CircleCI received exit code 127

It started appearing on PyTorch core nightly 20220622

cc @pmeier @seemethere

@YosuaMichael
Copy link
Contributor

YosuaMichael commented Jun 22, 2022

@YosuaMichael
Copy link
Contributor

Seems like it is green now #5009
should we close this issues?
@vfdev-5

@vfdev-5
Copy link
Collaborator Author

vfdev-5 commented Jun 22, 2022

Thanks for the update! Let's close this issue if everything is OK now

@vfdev-5 vfdev-5 closed this as completed Jun 22, 2022
@vfdev-5
Copy link
Collaborator Author

vfdev-5 commented Jun 22, 2022

@YosuaMichael actually, tests are still failing on #5009. I reopen

@vfdev-5 vfdev-5 reopened this Jun 22, 2022
@YosuaMichael
Copy link
Contributor

@YosuaMichael actually, tests are still failing on #5009. I reopen

Ah yeah, previously I just rerun the test and it seems green. But it get the error after I update the branch. Sorry for the false negative @vfdev-5 !

@datumbox
Copy link
Contributor

@vfdev-5 the failure is suspicious because it's on a very large model. Can you try skipping the specific test to see if this is related to issues on CircleCI side rather than on core? Another thing we can do to confirm that the core is not the issue, is to fix the nightly the the one before and rerun the job. If it fails we will know it's the CircleCI.

@YosuaMichael
Copy link
Contributor

@datumbox @vfdev-5 Let me check the hypothesis by skipping the large model (will create mock PR for this)

@YosuaMichael
Copy link
Contributor

I have confirmed that skipping the big models indeed make the CI green again. Now with the same PR #6195 I use the older nightly version (torch==1.13.0.dev20220621) to check if this issue is caused by core or circle CI.

@YosuaMichael
Copy link
Contributor

YosuaMichael commented Jun 23, 2022

@vfdev-5 @datumbox Using the older nightly version seems to encounter same error as before (see #6195, https://app.circleci.com/pipelines/github/pytorch/vision/18534/workflows/54804215-e148-4523-af21-c0ce30837484/jobs/1499610).
I think this means the problem is not from core.
Looking at torchvision PR on the last 7 days, there seems no change on models or test. Hence I think it might be because of Circle CI.

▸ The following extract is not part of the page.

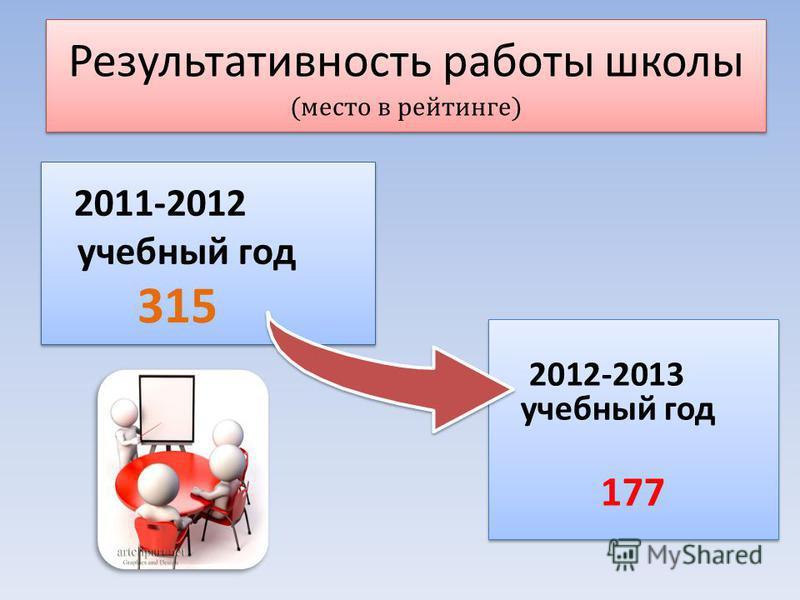 Результативность работы школы (место в рейтинге) Результативность работы школы (место в рейтинге) 2012-2013 учебный год 177 2012-2013 учебный год 177 315 2011-2012 учебный год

Any suggestion on how to go from here?

^^ Nevermind on this, I check on the error and it seems to still use new torch nightly:

Installed c:\users\circleci\project\env\lib\site-packages\charset_normalizer-2.0.12-py3.9.egg
Searching for torch==1.13.0.dev20220623
Best match: torch 1.13.0.dev20220623
Adding torch 1.13.0.dev20220623 to easy-install.pth file

seems like the windows build have different way to get the torch core, will look more on this first.

@vfdev-5
Copy link
Collaborator Author

vfdev-5 commented Jun 23, 2022

@YosuaMichael you can also be able to ssh to the circle CI failing job and check directly which nightly is passing (if any)

@YosuaMichael
Copy link
Contributor

@vfdev-5 I never ssh to circle CI before, do you have any pointer on how to do it?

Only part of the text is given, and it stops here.